Abstract

To compare the dose coverage of planning and clinical target volume (PTV, CTV), and organs-at-risk (OAR) between intensity-modulated (3D-IMRT) and conventional conformal radiotherapy (3D-CRT) before and after internal organ variation in prostate cancer.We selected 10 patients with clinically significant interfraction volume changes. Patients were treated with 3D-IMRT to 80 Gy (minimum PTV dose of 76 Gy, excluding rectum). Fictitious, equivalent 3D-CRT plans (80 Gy at isocenter, with 95% isodose (76 Gy) coverage of PTV, with rectal blocking above 76 Gy) were generated using the same planning CT data set (“CT planning”). The plans were then also applied to a verification CT scan (“CT verify”) obtained at a different moment. PTV, CTV, and OAR dose coverage were compared using non-parametric tests statistics for V95, V90 (% of the volume receiving ⩾95 or 90% of the dose) and D50 (dose to 50% of the volume).Mean V95 of the PTV for “CT planning” was 94.3% (range, 88–99) vs 89.1% (range, 84–94.5) for 3D-IMRT and 3D-CRT (p = 0.005), respectively.
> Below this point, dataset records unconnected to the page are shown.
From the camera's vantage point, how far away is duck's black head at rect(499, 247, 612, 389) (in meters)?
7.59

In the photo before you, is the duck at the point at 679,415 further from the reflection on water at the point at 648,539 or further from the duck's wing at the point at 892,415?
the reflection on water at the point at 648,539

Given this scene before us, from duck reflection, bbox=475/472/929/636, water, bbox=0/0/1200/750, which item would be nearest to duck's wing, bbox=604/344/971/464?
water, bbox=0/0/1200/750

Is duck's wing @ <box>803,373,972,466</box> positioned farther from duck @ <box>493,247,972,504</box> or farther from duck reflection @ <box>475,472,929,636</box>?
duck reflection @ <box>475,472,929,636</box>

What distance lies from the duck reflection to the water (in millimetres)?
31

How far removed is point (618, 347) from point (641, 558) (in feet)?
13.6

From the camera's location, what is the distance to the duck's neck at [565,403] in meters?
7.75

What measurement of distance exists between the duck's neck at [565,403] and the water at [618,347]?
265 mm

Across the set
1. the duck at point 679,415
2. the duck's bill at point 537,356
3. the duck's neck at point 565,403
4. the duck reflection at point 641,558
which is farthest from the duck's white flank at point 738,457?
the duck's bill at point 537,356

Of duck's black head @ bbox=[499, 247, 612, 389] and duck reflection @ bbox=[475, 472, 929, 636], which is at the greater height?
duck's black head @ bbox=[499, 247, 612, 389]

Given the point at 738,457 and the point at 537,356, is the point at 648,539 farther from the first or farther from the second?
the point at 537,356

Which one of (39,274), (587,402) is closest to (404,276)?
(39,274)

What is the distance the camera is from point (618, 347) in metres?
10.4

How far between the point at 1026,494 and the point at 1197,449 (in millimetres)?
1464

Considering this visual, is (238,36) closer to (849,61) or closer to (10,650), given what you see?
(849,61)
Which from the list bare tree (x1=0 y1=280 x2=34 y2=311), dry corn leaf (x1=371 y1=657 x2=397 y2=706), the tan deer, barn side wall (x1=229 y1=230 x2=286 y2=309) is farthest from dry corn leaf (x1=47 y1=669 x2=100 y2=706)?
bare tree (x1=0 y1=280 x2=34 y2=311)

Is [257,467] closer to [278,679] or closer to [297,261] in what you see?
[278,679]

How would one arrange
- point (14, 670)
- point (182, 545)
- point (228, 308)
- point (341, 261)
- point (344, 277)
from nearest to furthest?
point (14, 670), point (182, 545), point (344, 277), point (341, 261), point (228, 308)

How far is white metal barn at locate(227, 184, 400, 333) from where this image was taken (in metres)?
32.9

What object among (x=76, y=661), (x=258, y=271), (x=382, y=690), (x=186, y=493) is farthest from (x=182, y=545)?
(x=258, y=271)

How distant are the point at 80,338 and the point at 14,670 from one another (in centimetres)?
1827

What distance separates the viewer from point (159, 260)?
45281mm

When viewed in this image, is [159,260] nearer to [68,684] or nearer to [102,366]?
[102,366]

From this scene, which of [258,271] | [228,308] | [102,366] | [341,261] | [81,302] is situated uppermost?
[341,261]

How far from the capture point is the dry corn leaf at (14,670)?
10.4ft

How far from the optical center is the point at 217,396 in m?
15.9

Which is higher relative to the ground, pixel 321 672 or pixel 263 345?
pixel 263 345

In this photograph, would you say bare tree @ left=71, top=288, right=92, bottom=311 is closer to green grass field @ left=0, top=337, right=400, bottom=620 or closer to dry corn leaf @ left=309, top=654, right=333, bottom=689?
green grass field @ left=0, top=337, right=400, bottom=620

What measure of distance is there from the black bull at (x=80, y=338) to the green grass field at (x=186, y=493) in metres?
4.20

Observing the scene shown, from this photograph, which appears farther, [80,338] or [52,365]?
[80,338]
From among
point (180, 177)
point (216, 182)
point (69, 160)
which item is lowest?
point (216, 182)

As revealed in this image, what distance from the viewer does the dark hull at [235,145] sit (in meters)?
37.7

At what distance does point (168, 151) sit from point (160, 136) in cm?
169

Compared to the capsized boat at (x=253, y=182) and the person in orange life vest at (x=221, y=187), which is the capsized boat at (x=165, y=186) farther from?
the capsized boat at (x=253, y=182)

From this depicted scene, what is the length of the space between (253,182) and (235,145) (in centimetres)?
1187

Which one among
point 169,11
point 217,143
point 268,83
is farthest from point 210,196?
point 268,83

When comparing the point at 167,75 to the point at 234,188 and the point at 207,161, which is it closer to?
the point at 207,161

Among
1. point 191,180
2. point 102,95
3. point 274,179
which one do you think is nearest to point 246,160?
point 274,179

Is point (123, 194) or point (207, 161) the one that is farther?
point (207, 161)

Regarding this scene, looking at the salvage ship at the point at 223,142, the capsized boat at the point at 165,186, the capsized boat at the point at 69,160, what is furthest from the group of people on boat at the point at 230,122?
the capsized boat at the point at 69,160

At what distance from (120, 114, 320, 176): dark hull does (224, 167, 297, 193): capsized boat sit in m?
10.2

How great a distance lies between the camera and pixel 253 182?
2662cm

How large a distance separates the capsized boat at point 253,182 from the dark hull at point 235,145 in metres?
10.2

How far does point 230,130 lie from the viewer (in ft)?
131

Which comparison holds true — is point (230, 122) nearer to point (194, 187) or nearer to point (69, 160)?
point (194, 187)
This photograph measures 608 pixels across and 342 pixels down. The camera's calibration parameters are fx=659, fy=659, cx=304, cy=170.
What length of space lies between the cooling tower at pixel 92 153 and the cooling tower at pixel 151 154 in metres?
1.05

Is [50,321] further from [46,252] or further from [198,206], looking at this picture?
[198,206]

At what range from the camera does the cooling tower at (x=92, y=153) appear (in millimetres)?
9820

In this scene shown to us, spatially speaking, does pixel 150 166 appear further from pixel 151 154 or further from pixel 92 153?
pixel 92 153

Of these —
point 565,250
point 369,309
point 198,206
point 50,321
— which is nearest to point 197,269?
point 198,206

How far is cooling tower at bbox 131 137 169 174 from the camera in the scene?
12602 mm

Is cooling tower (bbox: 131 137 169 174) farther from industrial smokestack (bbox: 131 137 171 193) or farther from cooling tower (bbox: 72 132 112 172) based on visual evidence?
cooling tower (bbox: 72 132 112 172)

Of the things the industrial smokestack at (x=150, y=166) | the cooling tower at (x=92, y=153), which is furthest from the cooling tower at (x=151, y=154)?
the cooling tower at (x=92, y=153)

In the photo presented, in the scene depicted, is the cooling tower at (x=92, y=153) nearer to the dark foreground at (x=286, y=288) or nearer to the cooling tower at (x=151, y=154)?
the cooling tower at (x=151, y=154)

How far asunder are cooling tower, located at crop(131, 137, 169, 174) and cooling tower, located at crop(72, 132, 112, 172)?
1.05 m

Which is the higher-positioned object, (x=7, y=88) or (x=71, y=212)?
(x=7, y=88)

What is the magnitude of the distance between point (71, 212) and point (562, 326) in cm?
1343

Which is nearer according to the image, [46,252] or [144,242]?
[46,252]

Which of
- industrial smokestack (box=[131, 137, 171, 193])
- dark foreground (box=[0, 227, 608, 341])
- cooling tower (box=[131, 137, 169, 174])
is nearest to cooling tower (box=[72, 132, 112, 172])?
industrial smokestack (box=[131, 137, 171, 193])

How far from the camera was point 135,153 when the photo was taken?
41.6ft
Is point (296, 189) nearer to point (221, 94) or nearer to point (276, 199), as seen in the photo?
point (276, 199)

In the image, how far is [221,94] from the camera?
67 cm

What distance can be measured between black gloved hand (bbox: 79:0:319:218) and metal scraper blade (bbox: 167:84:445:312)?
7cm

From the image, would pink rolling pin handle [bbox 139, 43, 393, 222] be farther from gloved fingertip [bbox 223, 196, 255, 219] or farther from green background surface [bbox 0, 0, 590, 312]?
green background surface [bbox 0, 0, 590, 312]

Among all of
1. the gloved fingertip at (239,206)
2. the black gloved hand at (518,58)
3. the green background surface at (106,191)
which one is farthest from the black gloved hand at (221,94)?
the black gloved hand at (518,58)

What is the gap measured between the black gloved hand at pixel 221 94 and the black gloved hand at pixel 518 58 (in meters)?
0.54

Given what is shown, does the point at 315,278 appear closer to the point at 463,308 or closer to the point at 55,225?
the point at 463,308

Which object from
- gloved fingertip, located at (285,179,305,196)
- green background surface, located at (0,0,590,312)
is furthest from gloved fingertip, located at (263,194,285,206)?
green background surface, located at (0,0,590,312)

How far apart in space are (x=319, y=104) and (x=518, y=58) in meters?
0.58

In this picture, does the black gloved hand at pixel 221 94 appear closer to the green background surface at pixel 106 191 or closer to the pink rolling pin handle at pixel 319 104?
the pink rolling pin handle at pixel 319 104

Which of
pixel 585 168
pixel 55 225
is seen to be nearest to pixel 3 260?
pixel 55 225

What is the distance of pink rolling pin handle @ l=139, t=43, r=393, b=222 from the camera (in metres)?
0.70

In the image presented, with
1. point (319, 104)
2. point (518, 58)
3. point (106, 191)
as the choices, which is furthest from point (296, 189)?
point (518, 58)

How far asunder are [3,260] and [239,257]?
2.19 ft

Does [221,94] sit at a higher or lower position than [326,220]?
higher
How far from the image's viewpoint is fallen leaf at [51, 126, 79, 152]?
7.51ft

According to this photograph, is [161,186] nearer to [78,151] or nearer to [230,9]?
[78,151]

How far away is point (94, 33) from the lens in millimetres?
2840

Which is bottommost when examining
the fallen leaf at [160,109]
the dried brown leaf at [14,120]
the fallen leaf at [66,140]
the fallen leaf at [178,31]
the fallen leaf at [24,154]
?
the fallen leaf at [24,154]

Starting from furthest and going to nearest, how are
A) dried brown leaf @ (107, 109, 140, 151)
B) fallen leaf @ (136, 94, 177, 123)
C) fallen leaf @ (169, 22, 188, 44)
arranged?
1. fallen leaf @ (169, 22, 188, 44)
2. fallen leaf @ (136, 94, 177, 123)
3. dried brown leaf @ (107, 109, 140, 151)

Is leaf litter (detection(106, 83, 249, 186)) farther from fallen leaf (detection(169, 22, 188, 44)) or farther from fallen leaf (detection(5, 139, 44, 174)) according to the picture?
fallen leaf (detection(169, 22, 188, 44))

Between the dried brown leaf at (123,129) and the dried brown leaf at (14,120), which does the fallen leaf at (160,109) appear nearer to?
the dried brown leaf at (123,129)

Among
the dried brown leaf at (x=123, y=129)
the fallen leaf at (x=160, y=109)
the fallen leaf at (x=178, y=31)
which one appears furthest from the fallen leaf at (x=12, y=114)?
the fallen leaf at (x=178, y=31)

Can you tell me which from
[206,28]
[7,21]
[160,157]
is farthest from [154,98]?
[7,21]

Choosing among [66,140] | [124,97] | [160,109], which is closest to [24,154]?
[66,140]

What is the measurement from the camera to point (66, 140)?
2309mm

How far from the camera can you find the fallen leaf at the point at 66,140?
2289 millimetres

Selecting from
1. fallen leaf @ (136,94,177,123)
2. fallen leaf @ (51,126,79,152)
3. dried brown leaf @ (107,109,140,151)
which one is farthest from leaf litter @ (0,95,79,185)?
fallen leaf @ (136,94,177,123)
Mean V95 of the CTV for “CT verify” was 97% for both 3D-IMRT and 3D-CRT. Mean D50 of the rectum for “CT planning” was 26.8 Gy (range, 22–35) vs 43.5 Gy (range, 33.5–50.5) for 3D-IMRT and 3D-CRT (p = 0.0002), respectively. For “CT verify”, this D50 was 31.1 Gy (range, 16.5–44) vs 44.2 Gy (range, 34–55) for 3D-IMRT and 3D-CRT (p = 0.006), respectively. V95 of the rectum was 0% for both plans for “CT planning”, and 2.3% (3D-IMRT) vs 2.1% (3D-CRT) for “CT verify” (p = non-sig.).Dose coverage of the PTV and OAR was better with 3D-IMRT for each patient and remained so after internal volume changes.